Another sees current health trends as being more significant, with retailers under pressure to sell more healthy food, but believes a better answer lies in communicating what nutrients are contained in existing varieties of fruit and veg, for example the high vitamin C content of some pepper varieties. 

Price or policy

For those farmers who are experimenting with testing and improving nutrient density, their motivation is, at least in part, the hope of securing a premium in price somewhere down the line.

Edd Lees of flour brand Wildfarmed has spoken previously about how he expects nutrition to be “a total unlock” for consumers to buy sustainably-produced food.

No doubt there will always be those who can afford to pay more for a proven health benefit, something currently playing out in the burgeoning marketing noise around protein or fibre. But adding higher priced nutrient dense food into the mix also risks widening the gap in health inequality in the UK, where food deserts and the cost-of-living disproportionately affect the ability of people on lower incomes to access healthy food.  

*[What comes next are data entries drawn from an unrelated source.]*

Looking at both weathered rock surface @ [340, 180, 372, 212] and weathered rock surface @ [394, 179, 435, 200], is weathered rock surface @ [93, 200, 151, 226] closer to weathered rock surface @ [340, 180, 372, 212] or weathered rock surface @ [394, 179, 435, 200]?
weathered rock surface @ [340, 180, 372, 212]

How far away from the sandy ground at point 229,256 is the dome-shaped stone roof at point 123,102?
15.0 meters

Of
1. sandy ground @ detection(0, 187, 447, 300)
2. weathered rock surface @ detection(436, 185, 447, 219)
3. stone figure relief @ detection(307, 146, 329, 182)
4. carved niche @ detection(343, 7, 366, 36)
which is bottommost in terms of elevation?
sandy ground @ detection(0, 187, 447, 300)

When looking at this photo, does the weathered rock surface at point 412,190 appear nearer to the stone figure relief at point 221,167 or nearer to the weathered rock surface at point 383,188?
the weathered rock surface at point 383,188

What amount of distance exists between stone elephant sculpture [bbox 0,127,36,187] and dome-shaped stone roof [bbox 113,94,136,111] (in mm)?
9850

Perhaps instead, policy incentives could encourage farmers to improve nutrient density in a way that brings nutrient dense products to market in a fairer way. This would be welcomed by farmers, believes Harler, at G’s, given that schemes such as the government’s Sustainable Farming Incentive can disadvantage early adopters of sustainable practice, who have a higher baseline of biodiversity or soil health. In contrast, increasing nutrient density takes years of activating soil health with no short-cuts, she explains, and any evidence-based payments would inherently have to recognise this. 

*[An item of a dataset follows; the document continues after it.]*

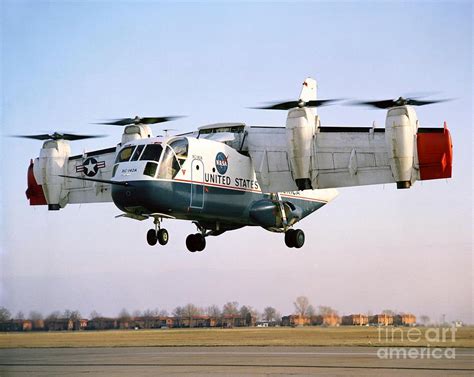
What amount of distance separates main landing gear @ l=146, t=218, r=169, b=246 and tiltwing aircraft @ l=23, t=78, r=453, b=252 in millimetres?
39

For now, the main barriers to making nutrient density a focus for farmers are the cost of testing secondary nutrients such as phytochemicals, a general lack of understanding about what should be tested, and an absence of pressure from those further down the supply chain like retailers and foodservice operators.

As the food and farming system moves towards inevitable and significant restructure, nutrient density provides a compelling narrative around the value in improving the health of soils alongside human health. But doing this in a way that maximises public health benefits, while incentivising and rewarding farmers, is likely to prove a far greater challenge.